Things to do.
(A) In the passage on myth and fantasy, retype the words from "It isn't possible" to "organize time.".
(B) Answer these questions from the passage on myth and fantasy:
(i) What name does the passage give to the idea of mythic time as a cycle?
(ii) To which church do many of the students belong?
(iii) Which novel contains the ancestral influences that are compared to religious legends?

Supplied text.

------------------------------------

It isn't possible in an introductory course to confront all the issues raised
by myth scholars, but I do try to bring in a few ideas that seem to translate
well to the study of fantasy. These include differences between oral and written
narrative, the role of myth in codifying a society's sense of itself and its
institutions, ways of analyzing a story's structure and categorizing motifs,
psychoanalytic readings of myths (and major objections to them), and the idea of
mythic time as a cycle—Eliade's Eternal Return. This last concept is
particularly useful in making students aware of the power of narrative to
organize time.
Studying mythic texts is also a good way to get students to ask why cultures
tell stories at all, and particularly why they so frequently tell stories that
deviate from reality, at least as defined in rational, materialist terms. For
the storytelling cultures, of course, reality is not limited to scientifically
verifiable phenomena—nor is it so limited for many of my students, who will
argue that ghosts nor telepathy nor prophetic vision are enough in themselves to
push a text into the category of the fantastic. Here again the pedagogical
challenge is to encourage students to become aware of their own assumptions and
to recognize that a different set of assumptions will give rise to dramatically
different readings. Rather than argue over what is real, I try to get students
to investigate the way different conceptions of reality affect the way we
interpret literature. For instance, the ancestral influences in Gloria Naylor's Mama
Day are enough like religious legends told within the Mormon church (to
which many of my students belong) that they are able to fit most of the story
into their view of the cosmos and hence feel no need to interpret its events
metaphorically, the way they do, say, the dragons of Earthsea. It is usually
possible, nonetheless, to reach consensus about what might be called everyday
reality: the range of possible events that do not push one across a threshold
into the numinous or the weird.

------------------------------------

Excerpted data.
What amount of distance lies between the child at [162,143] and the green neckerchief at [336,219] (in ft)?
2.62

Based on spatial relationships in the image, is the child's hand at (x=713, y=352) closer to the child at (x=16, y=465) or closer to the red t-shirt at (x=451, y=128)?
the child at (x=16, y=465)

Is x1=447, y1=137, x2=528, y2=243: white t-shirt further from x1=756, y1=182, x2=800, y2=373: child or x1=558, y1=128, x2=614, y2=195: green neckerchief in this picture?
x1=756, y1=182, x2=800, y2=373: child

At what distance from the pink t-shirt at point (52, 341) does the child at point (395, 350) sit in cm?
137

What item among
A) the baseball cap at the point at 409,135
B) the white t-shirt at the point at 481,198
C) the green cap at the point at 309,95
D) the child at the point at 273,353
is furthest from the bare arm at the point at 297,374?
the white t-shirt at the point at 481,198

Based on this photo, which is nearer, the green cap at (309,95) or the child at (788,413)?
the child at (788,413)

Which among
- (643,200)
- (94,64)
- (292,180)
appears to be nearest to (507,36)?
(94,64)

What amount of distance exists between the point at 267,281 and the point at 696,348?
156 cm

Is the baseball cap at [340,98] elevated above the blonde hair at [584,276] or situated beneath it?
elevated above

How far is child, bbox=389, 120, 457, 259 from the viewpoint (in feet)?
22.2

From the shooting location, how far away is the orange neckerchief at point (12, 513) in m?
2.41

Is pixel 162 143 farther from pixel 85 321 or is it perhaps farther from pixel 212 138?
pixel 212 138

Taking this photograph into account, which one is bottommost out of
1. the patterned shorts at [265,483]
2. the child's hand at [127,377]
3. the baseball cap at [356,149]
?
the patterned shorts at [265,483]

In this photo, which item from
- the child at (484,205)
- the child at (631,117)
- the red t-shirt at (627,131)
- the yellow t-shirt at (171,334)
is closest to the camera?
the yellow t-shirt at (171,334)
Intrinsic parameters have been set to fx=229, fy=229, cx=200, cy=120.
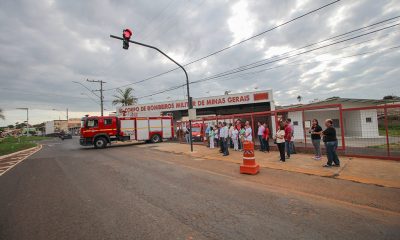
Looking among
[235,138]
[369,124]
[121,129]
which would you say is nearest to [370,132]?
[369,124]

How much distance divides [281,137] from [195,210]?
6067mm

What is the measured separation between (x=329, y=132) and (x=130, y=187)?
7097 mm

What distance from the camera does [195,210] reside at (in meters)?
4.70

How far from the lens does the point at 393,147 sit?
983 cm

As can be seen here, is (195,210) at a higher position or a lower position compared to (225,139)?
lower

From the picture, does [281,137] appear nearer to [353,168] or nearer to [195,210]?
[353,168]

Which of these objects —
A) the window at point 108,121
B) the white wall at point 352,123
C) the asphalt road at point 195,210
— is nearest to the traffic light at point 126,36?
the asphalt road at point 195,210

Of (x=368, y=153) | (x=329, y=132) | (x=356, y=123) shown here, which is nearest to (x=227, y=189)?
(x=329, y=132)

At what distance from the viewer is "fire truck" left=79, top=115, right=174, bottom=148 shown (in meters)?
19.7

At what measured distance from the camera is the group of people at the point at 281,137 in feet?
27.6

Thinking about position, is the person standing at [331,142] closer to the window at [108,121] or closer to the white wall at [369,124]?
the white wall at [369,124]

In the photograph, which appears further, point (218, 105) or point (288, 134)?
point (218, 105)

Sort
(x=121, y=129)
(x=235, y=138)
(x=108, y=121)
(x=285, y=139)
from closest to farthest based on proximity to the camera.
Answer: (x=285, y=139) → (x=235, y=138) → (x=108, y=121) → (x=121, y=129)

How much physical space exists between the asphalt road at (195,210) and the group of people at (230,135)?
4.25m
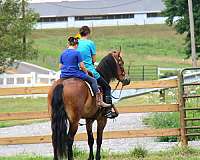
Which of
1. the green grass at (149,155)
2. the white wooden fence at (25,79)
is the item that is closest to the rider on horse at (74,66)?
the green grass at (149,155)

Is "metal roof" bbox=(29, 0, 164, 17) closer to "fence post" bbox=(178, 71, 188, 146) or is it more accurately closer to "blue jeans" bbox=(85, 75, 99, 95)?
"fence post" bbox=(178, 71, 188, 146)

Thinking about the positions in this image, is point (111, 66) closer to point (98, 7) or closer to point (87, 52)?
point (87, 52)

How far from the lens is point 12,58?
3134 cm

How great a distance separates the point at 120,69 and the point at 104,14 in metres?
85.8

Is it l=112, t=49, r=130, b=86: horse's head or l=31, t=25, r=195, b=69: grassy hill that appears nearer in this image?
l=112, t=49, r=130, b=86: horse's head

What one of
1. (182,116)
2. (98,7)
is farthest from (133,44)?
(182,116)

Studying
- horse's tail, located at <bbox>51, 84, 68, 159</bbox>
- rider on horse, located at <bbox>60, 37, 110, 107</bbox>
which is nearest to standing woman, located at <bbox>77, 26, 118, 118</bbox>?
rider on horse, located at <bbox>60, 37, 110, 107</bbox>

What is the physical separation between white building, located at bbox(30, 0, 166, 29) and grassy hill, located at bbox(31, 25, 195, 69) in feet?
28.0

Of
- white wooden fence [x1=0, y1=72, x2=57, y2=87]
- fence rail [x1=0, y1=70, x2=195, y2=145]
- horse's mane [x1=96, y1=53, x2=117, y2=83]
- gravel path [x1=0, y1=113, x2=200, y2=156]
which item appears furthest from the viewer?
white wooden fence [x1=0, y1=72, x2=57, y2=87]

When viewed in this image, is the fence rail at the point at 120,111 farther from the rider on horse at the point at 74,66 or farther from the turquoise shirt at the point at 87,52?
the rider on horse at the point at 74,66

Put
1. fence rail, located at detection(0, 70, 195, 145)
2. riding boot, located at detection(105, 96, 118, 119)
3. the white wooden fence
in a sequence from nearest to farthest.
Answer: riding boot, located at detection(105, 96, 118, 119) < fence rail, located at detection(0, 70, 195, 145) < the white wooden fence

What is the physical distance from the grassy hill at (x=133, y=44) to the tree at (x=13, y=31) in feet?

------------------------------------

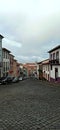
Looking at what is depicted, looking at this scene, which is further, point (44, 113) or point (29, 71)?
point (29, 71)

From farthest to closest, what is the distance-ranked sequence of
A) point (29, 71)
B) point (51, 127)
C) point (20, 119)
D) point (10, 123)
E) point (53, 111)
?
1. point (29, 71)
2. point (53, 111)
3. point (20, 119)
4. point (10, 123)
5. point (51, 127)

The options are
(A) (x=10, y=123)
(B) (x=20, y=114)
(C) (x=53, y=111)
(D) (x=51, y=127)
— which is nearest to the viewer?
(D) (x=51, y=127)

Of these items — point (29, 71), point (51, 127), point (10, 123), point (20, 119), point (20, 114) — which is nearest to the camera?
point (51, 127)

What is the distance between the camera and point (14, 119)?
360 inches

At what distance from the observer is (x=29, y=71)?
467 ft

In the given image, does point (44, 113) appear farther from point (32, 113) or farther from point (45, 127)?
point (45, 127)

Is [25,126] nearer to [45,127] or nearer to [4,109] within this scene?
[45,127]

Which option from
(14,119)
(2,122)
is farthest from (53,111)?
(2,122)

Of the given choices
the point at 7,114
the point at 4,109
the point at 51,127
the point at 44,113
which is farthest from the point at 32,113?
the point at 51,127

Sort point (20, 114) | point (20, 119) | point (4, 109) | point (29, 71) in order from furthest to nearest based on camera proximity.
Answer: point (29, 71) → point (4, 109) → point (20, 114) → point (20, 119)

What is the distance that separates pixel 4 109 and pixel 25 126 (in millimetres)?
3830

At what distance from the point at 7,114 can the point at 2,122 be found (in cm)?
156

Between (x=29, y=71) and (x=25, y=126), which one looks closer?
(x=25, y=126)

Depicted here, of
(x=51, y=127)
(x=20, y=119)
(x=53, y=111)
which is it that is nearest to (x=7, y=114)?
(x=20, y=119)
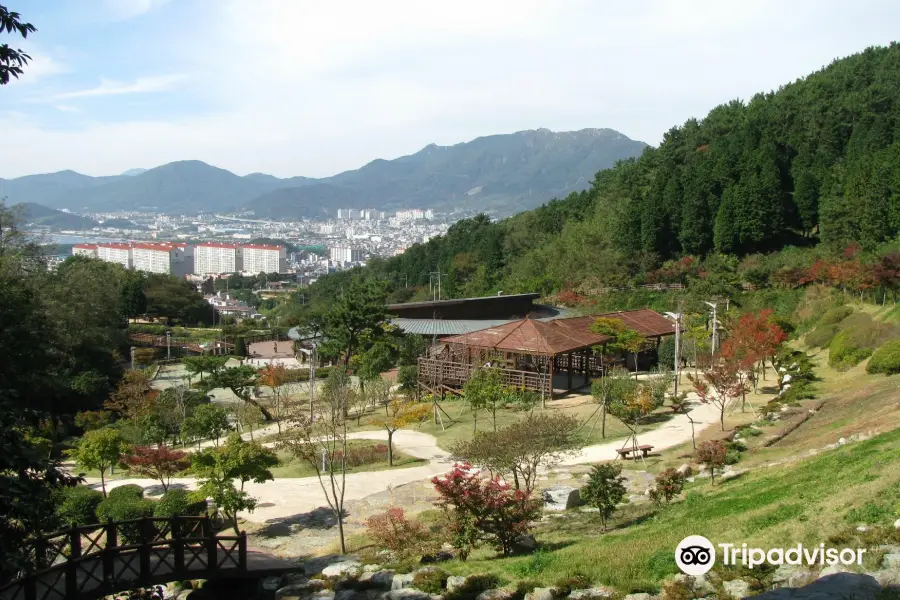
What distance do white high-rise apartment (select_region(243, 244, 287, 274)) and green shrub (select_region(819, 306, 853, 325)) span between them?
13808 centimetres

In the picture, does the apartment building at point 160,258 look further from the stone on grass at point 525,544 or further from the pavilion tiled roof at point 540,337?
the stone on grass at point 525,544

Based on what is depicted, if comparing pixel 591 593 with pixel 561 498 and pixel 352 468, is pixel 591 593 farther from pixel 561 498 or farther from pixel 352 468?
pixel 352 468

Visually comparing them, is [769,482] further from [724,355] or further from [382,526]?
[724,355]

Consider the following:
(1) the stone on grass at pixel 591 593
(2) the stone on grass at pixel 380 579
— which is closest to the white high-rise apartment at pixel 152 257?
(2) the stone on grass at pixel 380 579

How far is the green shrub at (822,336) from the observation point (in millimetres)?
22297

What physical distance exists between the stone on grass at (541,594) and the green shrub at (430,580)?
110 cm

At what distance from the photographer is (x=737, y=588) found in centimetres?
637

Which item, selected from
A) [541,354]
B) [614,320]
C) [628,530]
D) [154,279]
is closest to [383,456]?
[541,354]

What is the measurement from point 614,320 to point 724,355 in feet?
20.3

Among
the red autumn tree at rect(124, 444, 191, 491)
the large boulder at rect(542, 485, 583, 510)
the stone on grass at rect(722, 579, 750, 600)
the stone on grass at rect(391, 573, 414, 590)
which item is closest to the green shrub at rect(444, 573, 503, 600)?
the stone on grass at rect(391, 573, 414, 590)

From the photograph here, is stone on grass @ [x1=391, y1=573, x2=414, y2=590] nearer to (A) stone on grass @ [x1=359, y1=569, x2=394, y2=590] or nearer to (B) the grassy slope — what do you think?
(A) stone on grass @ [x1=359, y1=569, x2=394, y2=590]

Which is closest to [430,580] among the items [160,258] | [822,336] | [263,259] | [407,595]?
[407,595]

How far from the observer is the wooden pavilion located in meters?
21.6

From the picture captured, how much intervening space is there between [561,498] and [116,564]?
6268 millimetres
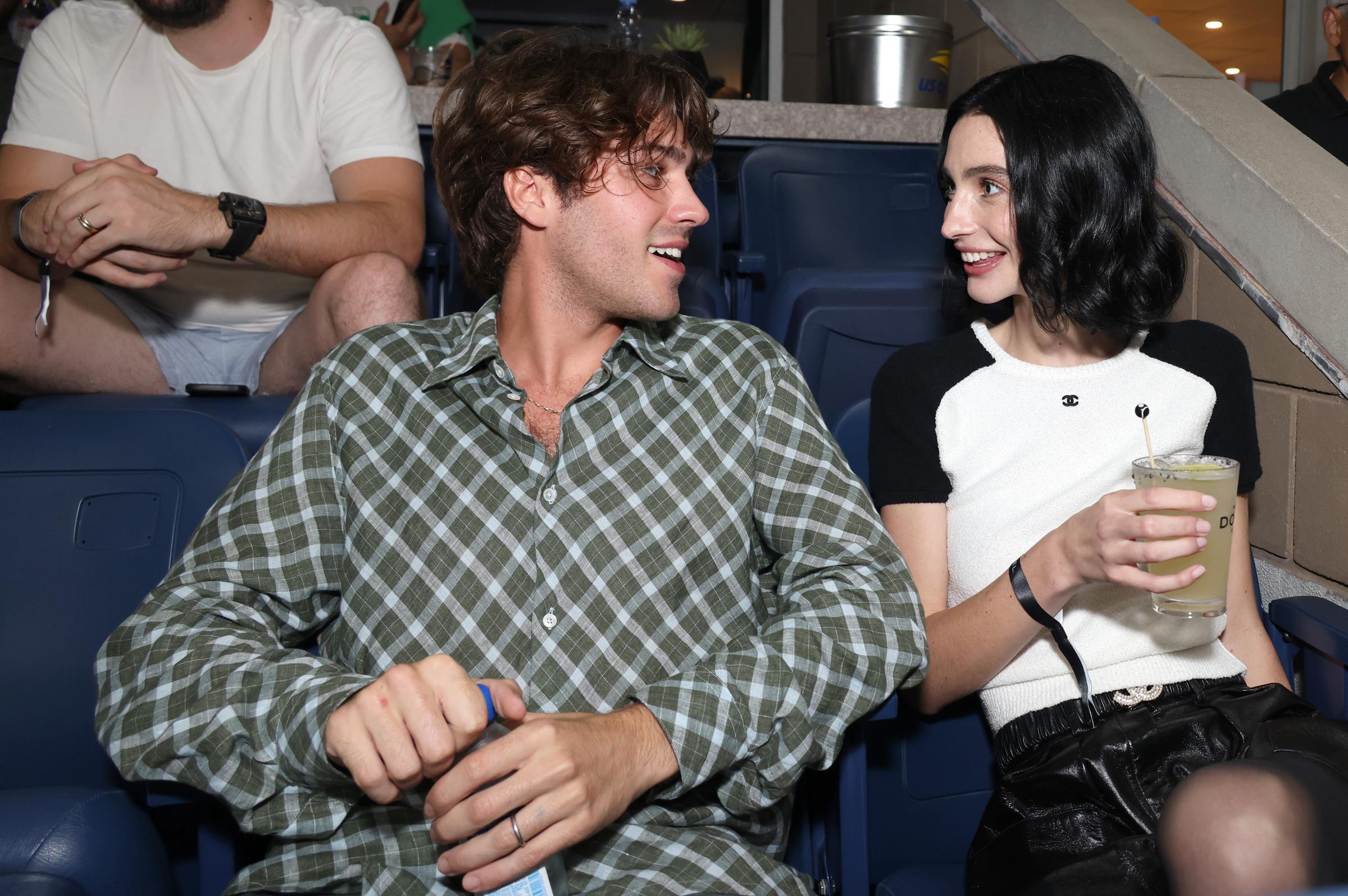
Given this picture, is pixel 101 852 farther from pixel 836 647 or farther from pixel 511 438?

------------------------------------

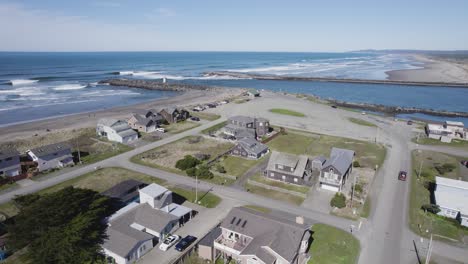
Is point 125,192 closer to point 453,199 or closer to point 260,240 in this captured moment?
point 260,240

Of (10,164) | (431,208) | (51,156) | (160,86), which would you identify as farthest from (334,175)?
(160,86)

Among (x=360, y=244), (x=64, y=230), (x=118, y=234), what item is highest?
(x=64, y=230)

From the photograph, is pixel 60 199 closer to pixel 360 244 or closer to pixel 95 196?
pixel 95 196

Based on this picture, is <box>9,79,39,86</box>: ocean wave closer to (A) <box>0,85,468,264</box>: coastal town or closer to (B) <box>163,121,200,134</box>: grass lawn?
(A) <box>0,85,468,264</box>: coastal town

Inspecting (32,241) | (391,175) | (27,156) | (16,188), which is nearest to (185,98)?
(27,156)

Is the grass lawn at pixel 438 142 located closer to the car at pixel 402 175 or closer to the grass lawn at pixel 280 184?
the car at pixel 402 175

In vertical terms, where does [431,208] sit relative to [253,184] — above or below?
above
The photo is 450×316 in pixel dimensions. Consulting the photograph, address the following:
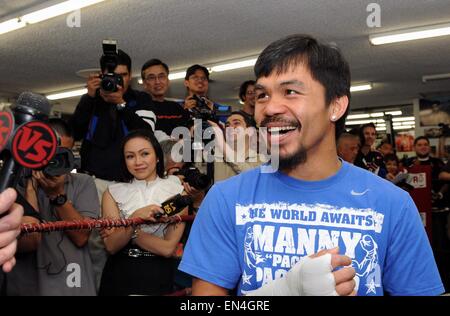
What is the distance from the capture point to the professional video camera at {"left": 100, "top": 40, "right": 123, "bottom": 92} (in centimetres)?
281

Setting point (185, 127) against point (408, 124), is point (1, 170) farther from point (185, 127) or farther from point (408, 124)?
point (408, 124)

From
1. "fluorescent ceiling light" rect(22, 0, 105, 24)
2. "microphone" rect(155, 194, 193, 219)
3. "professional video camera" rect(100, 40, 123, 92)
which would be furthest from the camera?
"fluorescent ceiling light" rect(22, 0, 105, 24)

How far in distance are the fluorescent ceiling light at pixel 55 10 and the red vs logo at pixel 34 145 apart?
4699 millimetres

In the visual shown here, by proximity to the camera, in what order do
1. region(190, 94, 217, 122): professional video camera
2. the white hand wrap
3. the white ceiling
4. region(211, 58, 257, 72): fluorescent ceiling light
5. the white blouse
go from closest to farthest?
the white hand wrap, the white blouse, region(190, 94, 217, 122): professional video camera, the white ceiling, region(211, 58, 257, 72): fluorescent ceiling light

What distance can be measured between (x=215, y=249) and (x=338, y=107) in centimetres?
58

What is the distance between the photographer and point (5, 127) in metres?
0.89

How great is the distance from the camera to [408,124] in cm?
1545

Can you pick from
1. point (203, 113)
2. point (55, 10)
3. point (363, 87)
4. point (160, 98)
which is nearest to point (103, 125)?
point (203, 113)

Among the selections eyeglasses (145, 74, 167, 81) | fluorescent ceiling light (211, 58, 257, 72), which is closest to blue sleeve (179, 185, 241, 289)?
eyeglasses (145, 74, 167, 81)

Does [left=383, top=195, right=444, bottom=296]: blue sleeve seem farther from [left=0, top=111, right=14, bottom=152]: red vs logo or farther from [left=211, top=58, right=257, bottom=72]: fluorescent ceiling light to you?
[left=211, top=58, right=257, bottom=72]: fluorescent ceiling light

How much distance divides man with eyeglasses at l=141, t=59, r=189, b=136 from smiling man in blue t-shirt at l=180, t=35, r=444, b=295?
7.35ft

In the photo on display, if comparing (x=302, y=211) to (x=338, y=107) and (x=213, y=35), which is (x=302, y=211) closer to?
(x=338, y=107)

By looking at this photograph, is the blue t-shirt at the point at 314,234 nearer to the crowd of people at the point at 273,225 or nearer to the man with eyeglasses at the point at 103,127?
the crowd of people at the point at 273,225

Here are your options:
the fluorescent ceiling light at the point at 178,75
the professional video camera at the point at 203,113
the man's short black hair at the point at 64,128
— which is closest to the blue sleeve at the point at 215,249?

------------------------------------

The answers.
(A)
It isn't possible in an introductory course to confront all the issues raised
by myth scholars, but I do try to bring in a few ideas that seem to translate
well to the study of fantasy. These include differences between oral and written
narrative, the role of myth in codifying a society's sense of itself and its
institutions, ways of analyzing a story's structure and categorizing motifs,
psychoanalytic readings of myths (and major objections to them), and the idea of
mythic time as a cycle—Eliade's Eternal Return. This last concept is
particularly useful in making students aware of the power of narrative to
organize time.

(B)
(i) Eliade's Eternal Return
(ii) The Mormon church
(iii) Gloria Naylor's Mama Day